Items from a dataset →

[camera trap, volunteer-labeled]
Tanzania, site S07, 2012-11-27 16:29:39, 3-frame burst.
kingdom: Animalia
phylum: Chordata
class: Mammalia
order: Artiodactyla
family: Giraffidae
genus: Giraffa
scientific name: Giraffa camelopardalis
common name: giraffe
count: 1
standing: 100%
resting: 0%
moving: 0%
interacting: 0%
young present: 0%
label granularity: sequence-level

Work required → The only acceptable answer is the full set of entries, repeated exactly.

Expected output →
[camera trap, volunteer-labeled]
Tanzania, site S07, 2012-11-27 16:29:39, 3-frame burst.
kingdom: Animalia
phylum: Chordata
class: Mammalia
order: Artiodactyla
family: Giraffidae
genus: Giraffa
scientific name: Giraffa camelopardalis
common name: giraffe
count: 1
standing: 100%
resting: 0%
moving: 0%
interacting: 0%
young present: 0%
label granularity: sequence-level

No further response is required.